You’re writing a guide to local trails. Those trails are free. Your guide must therefore be free. Right?
You’re doing (unfunded) research on the nature of contemporary radio. Radio is free to the listener. Therefore, you won’t charge anybody for the book based on your research. Right?
I could provide many more such absurd, well, let’s call them sillygisms, since to call them syllogisms would be silly.
But then there’s:
You’re writing a guide to/doing unfunded research on/publishing about open access. Therefore, it’s ironic if you charge for it.
Huh?
Yep, here it comes again, just as it did in the first review when ALA Editions published Open Access: What You Need to Know Now (which was my writing, not an ALA official proceedings). This time, it’s the Library Technology Reports issue, which is apparently finally out. And an almost immediate tweet calling it ironic that the OA-related report requires a subscription.

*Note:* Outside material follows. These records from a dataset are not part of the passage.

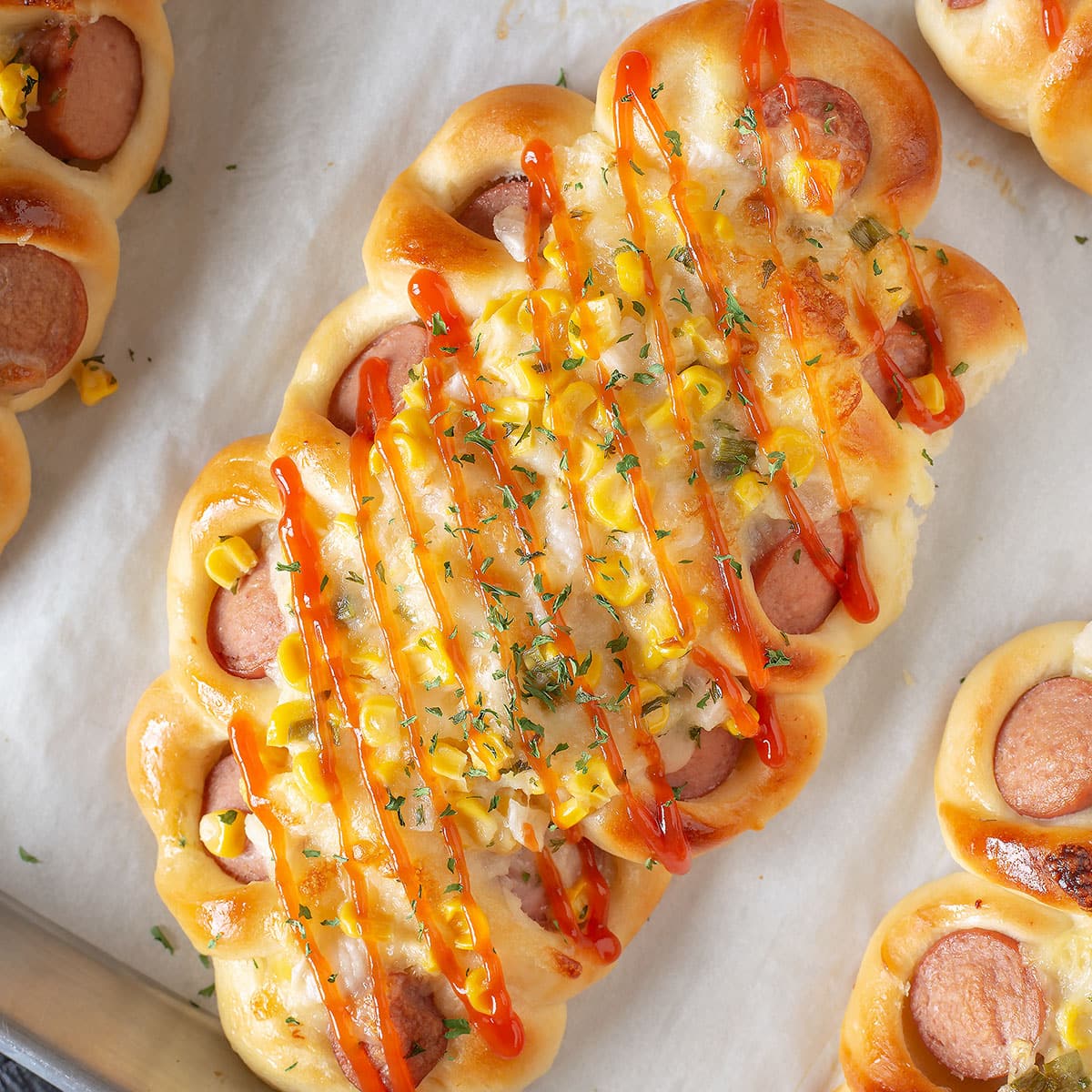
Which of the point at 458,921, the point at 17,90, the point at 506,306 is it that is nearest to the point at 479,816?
the point at 458,921

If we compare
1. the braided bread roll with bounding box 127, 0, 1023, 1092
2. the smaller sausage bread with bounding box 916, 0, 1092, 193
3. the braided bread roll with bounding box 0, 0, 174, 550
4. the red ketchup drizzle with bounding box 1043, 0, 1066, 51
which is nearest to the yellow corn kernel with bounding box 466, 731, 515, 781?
the braided bread roll with bounding box 127, 0, 1023, 1092

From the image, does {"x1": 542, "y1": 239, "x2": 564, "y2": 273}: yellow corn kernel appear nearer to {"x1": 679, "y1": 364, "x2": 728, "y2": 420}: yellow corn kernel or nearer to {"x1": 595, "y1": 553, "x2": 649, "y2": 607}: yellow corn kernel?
{"x1": 679, "y1": 364, "x2": 728, "y2": 420}: yellow corn kernel

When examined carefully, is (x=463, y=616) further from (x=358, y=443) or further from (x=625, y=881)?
(x=625, y=881)

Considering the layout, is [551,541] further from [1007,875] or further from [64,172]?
[64,172]

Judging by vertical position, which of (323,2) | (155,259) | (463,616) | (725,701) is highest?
(323,2)

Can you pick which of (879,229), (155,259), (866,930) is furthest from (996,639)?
(155,259)

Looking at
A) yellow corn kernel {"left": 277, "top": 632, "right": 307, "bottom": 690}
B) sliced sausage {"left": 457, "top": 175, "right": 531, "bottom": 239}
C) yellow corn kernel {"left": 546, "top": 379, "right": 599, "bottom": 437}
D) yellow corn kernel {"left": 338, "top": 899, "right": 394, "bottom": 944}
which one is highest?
sliced sausage {"left": 457, "top": 175, "right": 531, "bottom": 239}
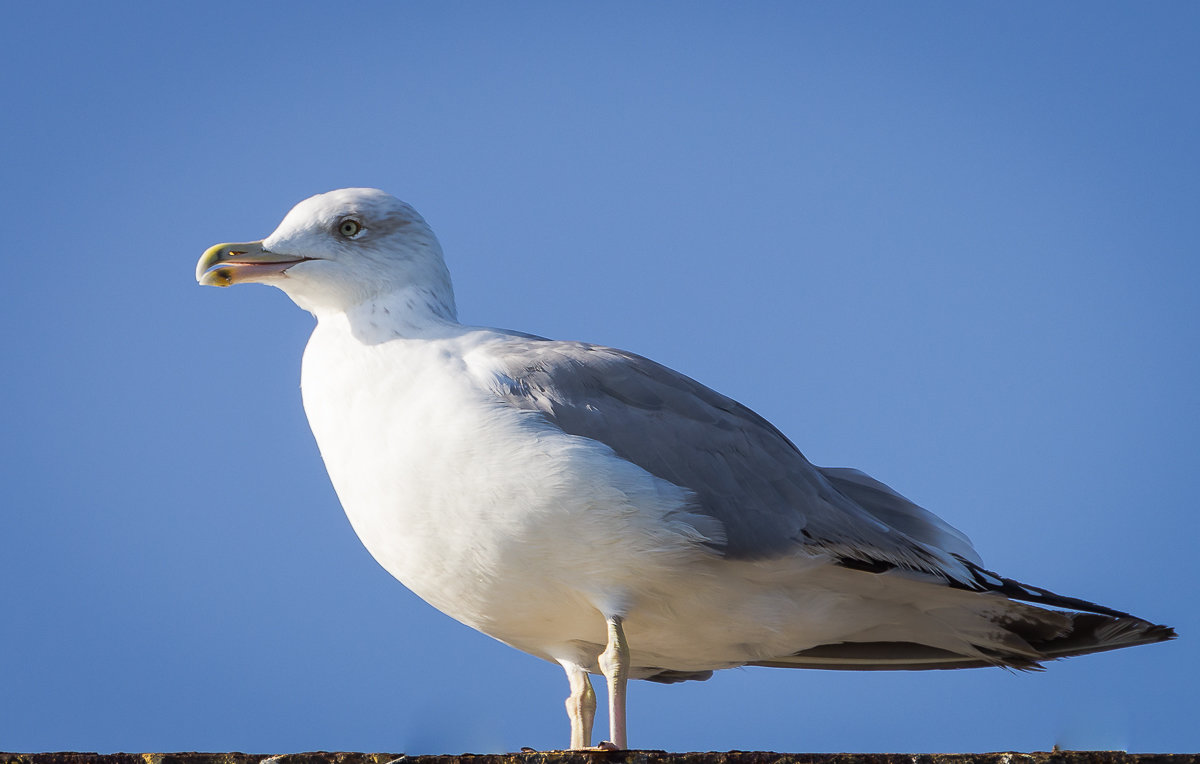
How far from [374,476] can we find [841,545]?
1732mm

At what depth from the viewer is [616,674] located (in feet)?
14.9

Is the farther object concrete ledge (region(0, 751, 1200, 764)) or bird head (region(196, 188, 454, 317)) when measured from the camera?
bird head (region(196, 188, 454, 317))

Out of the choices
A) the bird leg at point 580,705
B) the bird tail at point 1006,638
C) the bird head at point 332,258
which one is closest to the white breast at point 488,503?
the bird leg at point 580,705

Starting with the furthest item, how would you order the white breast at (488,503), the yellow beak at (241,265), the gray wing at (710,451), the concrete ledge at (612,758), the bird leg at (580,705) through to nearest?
1. the yellow beak at (241,265)
2. the bird leg at (580,705)
3. the gray wing at (710,451)
4. the white breast at (488,503)
5. the concrete ledge at (612,758)

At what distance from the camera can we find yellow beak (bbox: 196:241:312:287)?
17.3 feet

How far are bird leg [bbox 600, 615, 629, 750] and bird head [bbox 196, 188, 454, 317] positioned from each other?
1.61 m

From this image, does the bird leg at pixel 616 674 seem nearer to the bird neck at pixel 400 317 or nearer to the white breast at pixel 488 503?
the white breast at pixel 488 503

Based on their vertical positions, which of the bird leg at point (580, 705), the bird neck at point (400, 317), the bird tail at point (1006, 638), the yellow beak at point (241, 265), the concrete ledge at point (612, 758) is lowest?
the concrete ledge at point (612, 758)

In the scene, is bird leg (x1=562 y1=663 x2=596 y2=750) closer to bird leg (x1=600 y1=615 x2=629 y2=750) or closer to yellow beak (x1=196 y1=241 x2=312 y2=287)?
bird leg (x1=600 y1=615 x2=629 y2=750)

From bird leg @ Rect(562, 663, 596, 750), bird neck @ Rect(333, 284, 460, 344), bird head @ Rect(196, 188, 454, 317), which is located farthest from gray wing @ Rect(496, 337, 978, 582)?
Result: bird leg @ Rect(562, 663, 596, 750)

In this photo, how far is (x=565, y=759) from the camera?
3.10 meters

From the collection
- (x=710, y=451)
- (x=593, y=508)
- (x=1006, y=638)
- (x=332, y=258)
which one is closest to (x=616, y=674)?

(In fact, unless I’m mistaken, the first chapter–which includes the key facts–is free online; the key facts were in my freely-available American Libraries excerpt; and the spreadsheet used for the report is freely available. But never mind.)
And here I am plugging away on a much broader report…which, to date, I can only be sure four people will ever see. Because, you know, I’m going to charge for it. Not enough to make, say, minimum wage for the time involved, but I’m going to charge for it. And no, it’s not ironic. (Somebody’s paying for pretty much every OA journal, by the way…)
It does get tiresome at times.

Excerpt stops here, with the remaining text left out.